Ha pasado más de medio siglo, pero aún recuerdo vívidamente el poema "La hormiga": "Probablemente hayas notado a menudo / Pequeñas hormigas correteando por la pared / No las subestimes, estas hormigas melancólicas / Son como personas, también tienen una patria / Son como personas, tienen un país amado / Y saben morir con espíritu de lucha / La tierra de las hormigas: Un tocón de árbol junto al seto / Un montículo de tierra alto y robusto donde las hormigas construyen una fortaleza / Con altas murallas y amplios fosos construidos a su alrededor / Incluso soldados patrullando por los cuatro costados / Soldados patrullando estrictamente / Cualquiera que pase es interrogado minuciosamente / El país es próspero y la gente está por todas partes / Atareado con el trabajo / Y vehículos y obreros abarrotan la tierra / La vida es pacífica y el mundo es tranquilo / De repente, un día, un niño travieso / Arrogantemente se metió en el seto / La alarma sonó por toda la ciudad pacífica / La sirena sonó, la orden general de movilización / Obreros, soldados y obreros / Listos morir por el país / El pie del niño era como una bomba atómica / Cayendo sobre las murallas de la ciudad "Pisoteando a innumerables personas / Toda la esquina de la ciudad del país, la pequeña colonia de hormigas / Ha sido destrozada bajo el pie brutal / La nación está humillada, la gente está sedienta de sangre / Se abalanzan sobre el niño pequeño que ataca / El niño, con dolor, se enfurece / Agarra una escoba y destroza el hormiguero en pedazos / Al día siguiente, te invito a regresar aquí / A este mismo lugar, junto al seto bajo el árbol / Las hormigas de fuego están construyendo pacíficamente su nido / Tú, valiente, intenta entrar / A pesar del pie brutal de ayer / A pesar del pie que ha pisoteado la tierra / Las hormigas de fuego todavía están listas para luchar / No pienses que son gentiles y pequeñas / No las desprecies y trae tu fuerza brutal / No es fácil conquistar una tierra / Una nación que ha sido victoriosa durante mil generaciones" (Ngoc Cung - Poeta de antes de la guerra).
Memorizamos el poema "La hormiga", luego nos despedimos de nuestra maestra y dejamos la escuela donde aprendimos a leer y escribir.

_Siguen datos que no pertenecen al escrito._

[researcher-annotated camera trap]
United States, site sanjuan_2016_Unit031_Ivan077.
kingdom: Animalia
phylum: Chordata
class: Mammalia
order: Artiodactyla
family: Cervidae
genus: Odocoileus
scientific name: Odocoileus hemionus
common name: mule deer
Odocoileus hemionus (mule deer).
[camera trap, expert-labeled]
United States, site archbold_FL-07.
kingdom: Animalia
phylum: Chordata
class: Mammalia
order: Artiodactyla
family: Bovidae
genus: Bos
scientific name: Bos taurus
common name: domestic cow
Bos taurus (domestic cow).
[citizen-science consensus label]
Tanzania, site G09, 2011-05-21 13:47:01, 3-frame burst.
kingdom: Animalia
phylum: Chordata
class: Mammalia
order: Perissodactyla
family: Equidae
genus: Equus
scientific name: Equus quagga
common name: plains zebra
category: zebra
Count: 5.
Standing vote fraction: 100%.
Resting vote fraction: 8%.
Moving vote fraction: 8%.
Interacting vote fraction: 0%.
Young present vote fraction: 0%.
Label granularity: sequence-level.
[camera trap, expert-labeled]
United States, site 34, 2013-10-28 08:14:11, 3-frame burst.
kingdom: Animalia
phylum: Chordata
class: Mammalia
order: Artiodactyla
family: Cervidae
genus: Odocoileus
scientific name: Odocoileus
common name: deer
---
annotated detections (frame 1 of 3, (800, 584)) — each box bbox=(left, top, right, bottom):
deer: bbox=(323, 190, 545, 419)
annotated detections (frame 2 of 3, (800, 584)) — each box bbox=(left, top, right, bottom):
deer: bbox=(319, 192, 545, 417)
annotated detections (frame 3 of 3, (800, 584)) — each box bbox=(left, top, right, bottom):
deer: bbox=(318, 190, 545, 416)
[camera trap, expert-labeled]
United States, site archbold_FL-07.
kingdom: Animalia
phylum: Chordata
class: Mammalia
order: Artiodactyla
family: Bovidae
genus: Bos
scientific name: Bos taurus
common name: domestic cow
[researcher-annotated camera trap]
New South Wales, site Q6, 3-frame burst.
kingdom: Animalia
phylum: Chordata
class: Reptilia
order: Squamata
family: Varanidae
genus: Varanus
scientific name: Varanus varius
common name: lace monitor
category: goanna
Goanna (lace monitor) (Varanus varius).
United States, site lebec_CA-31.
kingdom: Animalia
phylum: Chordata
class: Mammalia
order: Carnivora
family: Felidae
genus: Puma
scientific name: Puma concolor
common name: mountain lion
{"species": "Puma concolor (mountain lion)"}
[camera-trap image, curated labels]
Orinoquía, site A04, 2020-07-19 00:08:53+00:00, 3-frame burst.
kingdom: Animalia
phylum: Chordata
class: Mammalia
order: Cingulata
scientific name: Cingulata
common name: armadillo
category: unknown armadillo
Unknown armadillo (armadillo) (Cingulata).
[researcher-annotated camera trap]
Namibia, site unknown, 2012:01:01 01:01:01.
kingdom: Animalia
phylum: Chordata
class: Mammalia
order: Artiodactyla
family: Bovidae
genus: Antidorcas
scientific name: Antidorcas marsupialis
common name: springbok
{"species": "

Durante la guerra, una época de separación y muerte, maestra y alumnos tomaron caminos separados.
Tras el restablecimiento de la paz en 1975, regresé a mi pueblo natal, la comuna de Van My, en la aldea de Cay Gang (actualmente comuna de Tan Thanh, distrito de Ham Thuan Nam, provincia de Binh Thuan). Fui a buscar al tío Muoi Bau, pero la mayoría de las personas que vivieron en su época habían fallecido, y algunas habían muerto en la guerra. Solo unos pocos recordaban vagamente que el tío Muoi Bau había muerto tras el alto el fuego de 1954.
Enciendo respetuosamente estas varitas de incienso en recuerdo de mi tío, mi primer maestro, y expreso mi gratitud al poeta Ngoc Cung por inculcarnos el patriotismo a través de su poema "La hormiga" de los días en que estalló la guerra de resistencia.